Texas Parks and Wildlife said it's from 'a low dissolved oxygen event.'

BRAZORIA COUNTY, Texas — Mother nature is doing its thing with the heat in Houston. 

We, humans, aren't the only ones feeling the effects of the scorching weather. Seas of dead fish are washing up along the coast of Brazoria County because of the hot temperatures.

Katie St. Clair, the sea life facility manager at Texas A&M University at Galveston, said the fish simply can't breathe because of the lower-than-normal, dissolved oxygen in the water.

“As we get these warmer Gulf water temperatures, the water itself has less capacity to hold dissolved oxygen, which of course is really important and essential for the fish and other animals to breathe," she said. 

St. Clair said this phenomenon affects schools of fish the most.

A video posted on social media shows hundreds -- and we mean hundreds -- of fish washed ashore on Bryan Beach in Freeport, Texas.
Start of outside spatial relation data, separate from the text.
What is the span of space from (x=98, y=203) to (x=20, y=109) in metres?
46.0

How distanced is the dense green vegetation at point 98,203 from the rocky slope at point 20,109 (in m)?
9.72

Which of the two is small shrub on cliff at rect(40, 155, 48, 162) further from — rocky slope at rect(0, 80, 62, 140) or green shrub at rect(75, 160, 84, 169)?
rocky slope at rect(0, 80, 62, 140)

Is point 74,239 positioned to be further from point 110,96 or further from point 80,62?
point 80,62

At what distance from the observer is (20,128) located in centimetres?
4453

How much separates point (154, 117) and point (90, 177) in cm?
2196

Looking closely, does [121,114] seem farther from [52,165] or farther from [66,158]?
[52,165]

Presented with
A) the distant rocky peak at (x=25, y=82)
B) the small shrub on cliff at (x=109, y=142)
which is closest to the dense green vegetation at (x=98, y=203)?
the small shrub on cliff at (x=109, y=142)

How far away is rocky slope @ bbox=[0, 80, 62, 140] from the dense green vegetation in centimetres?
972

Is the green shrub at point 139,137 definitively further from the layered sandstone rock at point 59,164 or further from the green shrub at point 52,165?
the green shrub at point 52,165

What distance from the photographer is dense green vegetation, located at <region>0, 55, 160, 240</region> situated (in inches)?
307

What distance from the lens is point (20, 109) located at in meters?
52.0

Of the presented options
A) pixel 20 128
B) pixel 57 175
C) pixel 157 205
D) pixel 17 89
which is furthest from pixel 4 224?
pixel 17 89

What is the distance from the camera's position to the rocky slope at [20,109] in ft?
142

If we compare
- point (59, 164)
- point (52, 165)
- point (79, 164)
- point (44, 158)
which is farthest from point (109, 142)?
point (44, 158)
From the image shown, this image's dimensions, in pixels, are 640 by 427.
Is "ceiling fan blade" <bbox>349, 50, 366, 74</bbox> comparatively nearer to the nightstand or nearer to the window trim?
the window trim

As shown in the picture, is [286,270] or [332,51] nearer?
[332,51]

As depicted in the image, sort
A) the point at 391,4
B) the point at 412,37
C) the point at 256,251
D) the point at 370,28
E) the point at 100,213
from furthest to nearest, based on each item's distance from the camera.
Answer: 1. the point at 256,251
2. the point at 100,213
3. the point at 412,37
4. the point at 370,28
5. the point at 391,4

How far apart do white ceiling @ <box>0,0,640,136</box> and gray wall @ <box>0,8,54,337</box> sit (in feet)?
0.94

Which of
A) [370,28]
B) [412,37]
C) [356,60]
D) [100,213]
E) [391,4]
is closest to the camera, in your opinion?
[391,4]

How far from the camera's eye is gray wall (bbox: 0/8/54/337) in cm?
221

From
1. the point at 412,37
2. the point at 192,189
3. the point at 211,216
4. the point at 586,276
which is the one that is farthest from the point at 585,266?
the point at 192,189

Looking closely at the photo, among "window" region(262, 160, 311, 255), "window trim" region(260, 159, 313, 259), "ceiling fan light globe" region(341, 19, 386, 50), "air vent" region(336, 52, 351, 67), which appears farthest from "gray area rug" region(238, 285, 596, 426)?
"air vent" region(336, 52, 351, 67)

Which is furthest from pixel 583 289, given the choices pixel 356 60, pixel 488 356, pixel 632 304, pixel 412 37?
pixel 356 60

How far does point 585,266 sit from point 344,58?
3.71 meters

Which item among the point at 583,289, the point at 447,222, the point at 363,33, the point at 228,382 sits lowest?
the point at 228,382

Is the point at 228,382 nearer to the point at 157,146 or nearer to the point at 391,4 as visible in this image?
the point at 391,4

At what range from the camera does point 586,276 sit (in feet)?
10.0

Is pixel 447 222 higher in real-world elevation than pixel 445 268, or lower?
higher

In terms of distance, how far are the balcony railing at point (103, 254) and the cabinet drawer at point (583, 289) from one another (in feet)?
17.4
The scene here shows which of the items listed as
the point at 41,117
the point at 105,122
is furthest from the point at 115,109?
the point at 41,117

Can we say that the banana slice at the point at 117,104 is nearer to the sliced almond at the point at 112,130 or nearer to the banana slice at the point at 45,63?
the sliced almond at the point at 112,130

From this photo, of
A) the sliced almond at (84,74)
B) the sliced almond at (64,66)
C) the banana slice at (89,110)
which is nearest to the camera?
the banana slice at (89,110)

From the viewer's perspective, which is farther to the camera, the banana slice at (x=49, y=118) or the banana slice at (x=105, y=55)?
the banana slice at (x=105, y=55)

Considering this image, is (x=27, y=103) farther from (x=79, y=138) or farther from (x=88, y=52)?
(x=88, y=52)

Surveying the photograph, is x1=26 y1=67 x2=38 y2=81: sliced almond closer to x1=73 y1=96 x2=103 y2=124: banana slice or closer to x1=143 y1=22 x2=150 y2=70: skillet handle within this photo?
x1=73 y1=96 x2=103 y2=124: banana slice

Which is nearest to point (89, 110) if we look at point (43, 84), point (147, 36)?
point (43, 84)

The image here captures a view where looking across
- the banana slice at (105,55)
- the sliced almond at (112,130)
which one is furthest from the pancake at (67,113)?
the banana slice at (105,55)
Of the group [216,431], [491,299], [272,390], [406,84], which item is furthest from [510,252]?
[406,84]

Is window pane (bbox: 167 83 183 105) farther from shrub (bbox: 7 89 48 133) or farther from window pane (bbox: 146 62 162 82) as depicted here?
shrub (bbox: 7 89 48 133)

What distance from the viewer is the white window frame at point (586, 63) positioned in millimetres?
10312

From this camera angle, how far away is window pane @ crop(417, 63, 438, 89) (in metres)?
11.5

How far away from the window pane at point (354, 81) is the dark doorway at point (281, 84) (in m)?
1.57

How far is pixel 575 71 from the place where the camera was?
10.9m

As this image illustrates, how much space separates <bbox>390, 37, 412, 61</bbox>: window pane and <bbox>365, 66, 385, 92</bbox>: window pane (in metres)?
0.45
“It's still alarming to see that and just because it's a natural occurrence doesn't mean it's necessarily a pleasant one," said Bryan Frazier, Brazoria County's park director. 

FISH KILL ALERT Dead fish (mostly menhaden) are washing up by the thousands on our local beaches. Texas Parks and...

Posted by Quintana Beach County Park on Friday, June 9, 2023

Less wave action has also been a contributor to the dead fish. 

Brazoria County has used heavy equipment to rake up the dead fish. They then bury them in the dunes to take away the smell. The fish become compost, which serves as a health park of the ecosystem for the dune grass. 

As wild as this is, this isn't all that uncommon. 

“It’s happened before," one beachgoer we talked to said. "I’ve seen it twice.” 

It's hard to say how long this will last, but it's an issue the county said it will continue to deal with. 

The Texas Department and Wildlife Department released the following statement on the dead fish:

"According to the Kills and Spills Team in Region 3, the fish kill was investigated and it was determined to have been caused by a low dissolved oxygen event. The species most impacted was Gulf menhaden. Fish kills like this are common in the summer when temperatures increase. If there isn't enough oxygen in the water, fish can't "breathe." Low dissolved oxygen in many cases is a natural occurrence. Daily variations in dissolved oxygen concentration are attributed to photosynthesis and aerobic respiration. Increased dissolved oxygen during the day is a result of photosynthesis which is driven by sunlight. Photosynthesis stops at night and may slow down on cloudy days, but plants and animals in the water continue to respire and consume free oxygen, decreasing the dissolved oxygen concentration. Often before a kill event occurs, fish can be seen trying to get oxygen by gulping at the surface of the water early in the morning. Some fish may also be lying on the bottom or at the edge of the water."